▸ **Work item**: Retype every line from the top of the entries down to the one with "common name: african bush elephant", both included, and skip the pictures.

Top of Source information

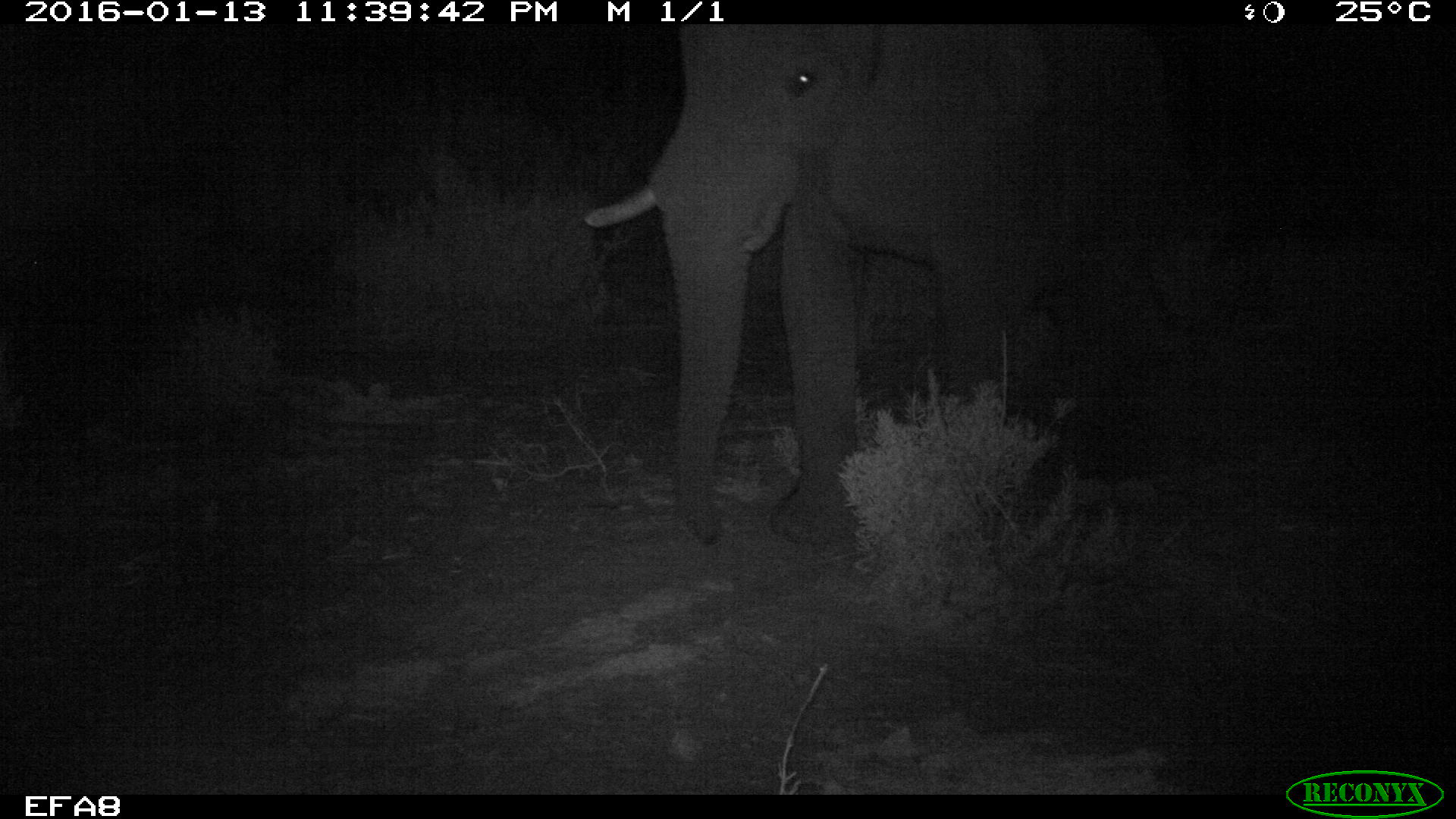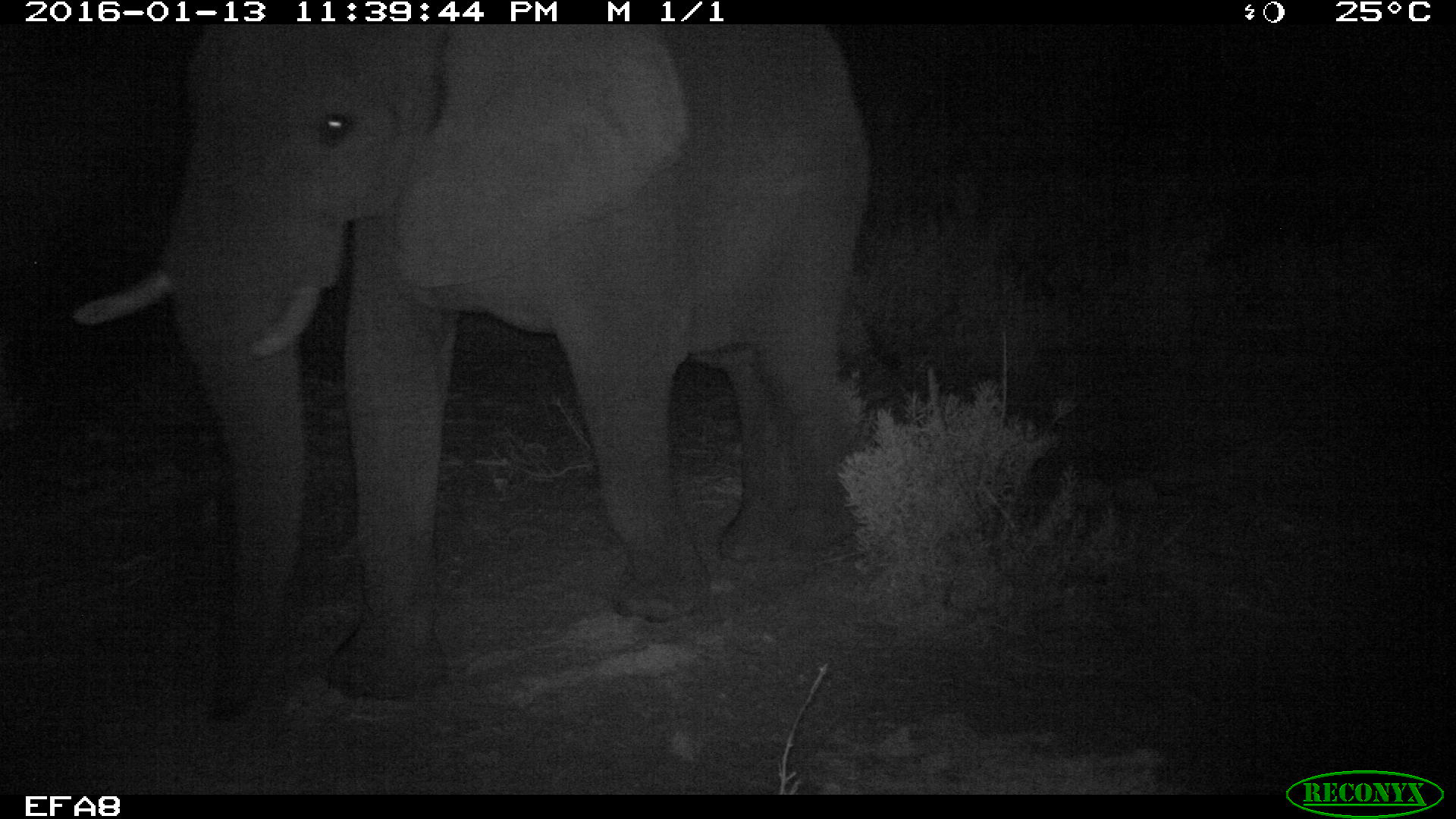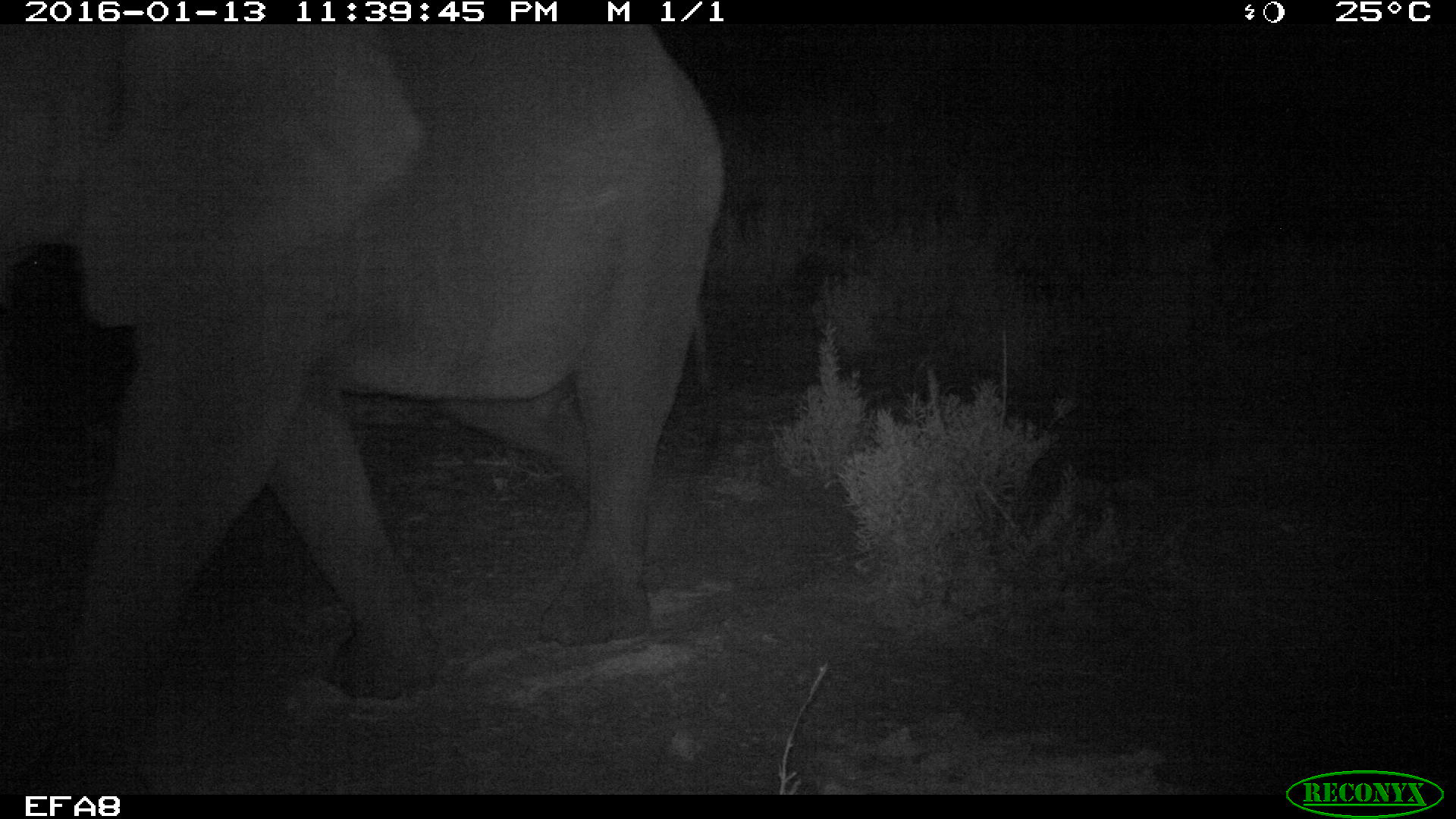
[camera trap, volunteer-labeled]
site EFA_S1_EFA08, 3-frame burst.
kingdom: Animalia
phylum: Chordata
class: Mammalia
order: Proboscidea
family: Elephantidae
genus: Loxodonta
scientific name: Loxodonta africana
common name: african bush elephant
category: elephant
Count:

Bottom of Source information

▸ **Output for this exercise**:
[camera trap, volunteer-labeled]
site EFA_S1_EFA08, 3-frame burst.
kingdom: Animalia
phylum: Chordata
class: Mammalia
order: Proboscidea
family: Elephantidae
genus: Loxodonta
scientific name: Loxodonta africana
common name: african bush elephant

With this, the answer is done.